William & Otto Brakebush
Brakebush Brothers, Inc.
William was born in 1899 and Otto in 1901 to Carl and Dina Brakebush, immigrants from Germany. Like many Wisconsin children at that time, they both left school after the seventh grade to help the rest of the family on the farm. After their father died suddenly in 1919, when the boys were 18 & 19 years old, they needed to do more than farming to support the family and remembered the lessons learned from their father – put your faith in God, work hard, and keep your eyes open for new opportunities. Six years later, in 1925, William and Otto bought a truck and started their family business. With it, Brakebush Brothers performed a valuable service by taking local livestock and poultry from Westfield, WI to major markets in Madison and Milwaukee.
As their business grew, they also bought eggs from local grocers and sold them in places where greater demand existed. But these weren’t just any eggs. The brothers were committed to providing the best quality eggs to their customers, so they built a new building in 1930 to inspect and grade every single egg. Candling eggs involved holding each egg up to a light, and inspecting the inside to make sure it was of the highest quality. The eggs were weighed, separated by size and placed in small, medium, large, and extra-large cartons by hand.

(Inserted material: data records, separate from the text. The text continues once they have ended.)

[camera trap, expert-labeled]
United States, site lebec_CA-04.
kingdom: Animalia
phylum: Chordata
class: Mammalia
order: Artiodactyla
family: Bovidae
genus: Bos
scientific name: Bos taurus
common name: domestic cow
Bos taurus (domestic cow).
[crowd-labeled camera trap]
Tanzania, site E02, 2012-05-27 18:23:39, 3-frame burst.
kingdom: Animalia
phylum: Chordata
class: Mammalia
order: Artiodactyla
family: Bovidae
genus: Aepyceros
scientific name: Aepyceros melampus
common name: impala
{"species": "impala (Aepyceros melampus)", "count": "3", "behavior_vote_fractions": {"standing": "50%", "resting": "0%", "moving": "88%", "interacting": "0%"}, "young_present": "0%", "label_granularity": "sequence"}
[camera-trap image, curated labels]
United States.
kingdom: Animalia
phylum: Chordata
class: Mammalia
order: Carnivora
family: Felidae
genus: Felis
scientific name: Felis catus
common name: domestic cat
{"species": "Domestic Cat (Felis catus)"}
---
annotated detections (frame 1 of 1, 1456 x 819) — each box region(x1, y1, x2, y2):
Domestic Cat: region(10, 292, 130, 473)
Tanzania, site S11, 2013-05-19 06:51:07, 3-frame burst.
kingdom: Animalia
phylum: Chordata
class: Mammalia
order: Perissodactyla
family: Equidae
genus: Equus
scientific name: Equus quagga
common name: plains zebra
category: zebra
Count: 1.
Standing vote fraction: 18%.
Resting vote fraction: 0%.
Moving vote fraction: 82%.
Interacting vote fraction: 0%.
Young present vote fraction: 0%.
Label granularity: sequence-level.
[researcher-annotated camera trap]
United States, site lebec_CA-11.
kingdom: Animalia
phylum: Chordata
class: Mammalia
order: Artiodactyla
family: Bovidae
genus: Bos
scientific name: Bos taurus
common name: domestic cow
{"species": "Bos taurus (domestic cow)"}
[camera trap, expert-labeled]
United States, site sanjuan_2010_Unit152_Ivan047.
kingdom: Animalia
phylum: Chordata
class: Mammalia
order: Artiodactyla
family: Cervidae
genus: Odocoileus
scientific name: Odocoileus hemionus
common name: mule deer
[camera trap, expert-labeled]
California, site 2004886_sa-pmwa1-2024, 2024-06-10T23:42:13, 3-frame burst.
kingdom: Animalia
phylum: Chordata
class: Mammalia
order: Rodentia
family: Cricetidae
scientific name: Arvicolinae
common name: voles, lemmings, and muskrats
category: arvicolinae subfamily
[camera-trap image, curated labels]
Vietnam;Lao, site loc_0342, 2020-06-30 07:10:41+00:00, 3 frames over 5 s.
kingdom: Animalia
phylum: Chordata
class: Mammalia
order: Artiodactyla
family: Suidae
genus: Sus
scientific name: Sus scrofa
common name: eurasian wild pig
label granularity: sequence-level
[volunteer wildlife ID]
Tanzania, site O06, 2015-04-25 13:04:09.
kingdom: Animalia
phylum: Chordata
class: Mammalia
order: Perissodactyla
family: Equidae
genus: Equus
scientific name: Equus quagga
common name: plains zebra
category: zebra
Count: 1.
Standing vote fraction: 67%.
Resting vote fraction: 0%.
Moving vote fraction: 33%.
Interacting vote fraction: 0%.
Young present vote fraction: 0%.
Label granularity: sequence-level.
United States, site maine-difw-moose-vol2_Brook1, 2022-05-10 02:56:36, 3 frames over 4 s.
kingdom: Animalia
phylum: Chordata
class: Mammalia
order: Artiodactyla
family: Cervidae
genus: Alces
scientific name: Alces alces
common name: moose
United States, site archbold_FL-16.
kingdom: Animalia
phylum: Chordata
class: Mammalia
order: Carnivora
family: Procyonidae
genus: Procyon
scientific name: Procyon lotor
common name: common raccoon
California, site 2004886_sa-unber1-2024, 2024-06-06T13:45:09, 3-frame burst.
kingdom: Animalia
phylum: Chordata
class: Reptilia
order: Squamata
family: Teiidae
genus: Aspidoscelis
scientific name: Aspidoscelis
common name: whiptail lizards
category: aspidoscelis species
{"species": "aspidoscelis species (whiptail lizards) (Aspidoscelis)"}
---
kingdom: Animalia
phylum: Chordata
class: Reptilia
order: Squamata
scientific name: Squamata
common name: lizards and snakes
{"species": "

After delivering their eggs, William and Otto had been returning home with an empty truck. Home canning was popular at the time, and everyone needed sugar, so they decided to back-haul sugar from Madison and Milwaukee and sold it to stores back home. Eventually, they turned an old feed mill building into a sugar warehouse for storage.
In a logical extension of business, Brakebush Brothers began picking up live poultry, dressing and freezing it as a service to their customers. Service and reliability were key factors in the growth of the business. A dressing and freezing facility was built in 1941, and this started the modern Brakebush Brothers, Inc. in the food industry. Working with dressed poultry required a sophisticated freezing system. By 1942, new freezers were added and the first ice-packed poultry was sold from the Brakebush property. Soon whole birds, cut up birds and individual parts were being trucked to grocery stores, meat markets and restaurants.
The plant was expanding, and there were more trucks now, but family, faith, community, and quality continued to be the values that mattered. Everybody helped out in the plant, even little kids. Otto’s son, Carl, remembers weighing chickens- three pounds, four pounds, five pounds- packing them into different-sized boxes as they came off the line, and trucking them to the cooler before they were delivered to customers. When the Brakebush kids were teenagers, they spent their summers working on the line, helping with construction, learning about the trucks, and watching their fathers and the other employees who were running the growing company.
After high school, William’s son Billy completed college at UW- Madison and then went to work at an accounting firm. He and his wife, Nancy, returned home and began working for the family business in 1962. Meanwhile, Otto’s son, Carl, was studying at UW- Madison and serving in the Air National Guard. After graduation in 1968, he took a job at the Wilson Meat packing Plant in Albert Lea, Minnesota. A year later he decided it was time to return to his family’s company, and shortly after, in 1970, he and Judy were married.
In the late 1960s, Bill Sr., Carl, and Billy were struggling with a changing market. Highways had improved and suppliers in southern states were able to ship partially frozen chickens in freezer trucks to distributors in the north. The company needed a change and Nancy had been experimenting with a cooked breaded chicken process. From that point on, they devoted most of their time and energy to creating and selling cooked chicken products.
Otto continued his work for the company until his death in 1967. William had no plans to retire, continuing to run the company until his death in 1982. From the beginning as a one-room egg candling business, the company has evolved into state-of-the-art poultry processing plants in Westfield, Wisconsin and Wells, Minnesota as well as a portioning plant in Irving, Texas. Today, Brakebush employs nearly 2000 people company-wide with approximately 1100 located in Westfield.
But many things haven’t changed at all. The company still strives to maintain the Brakebush brothers’ values: faith, family, loyalty to employees and community, pride in doing the best job possible, quality of the product, dedication to customers, and commitment to keep the company going for future generations.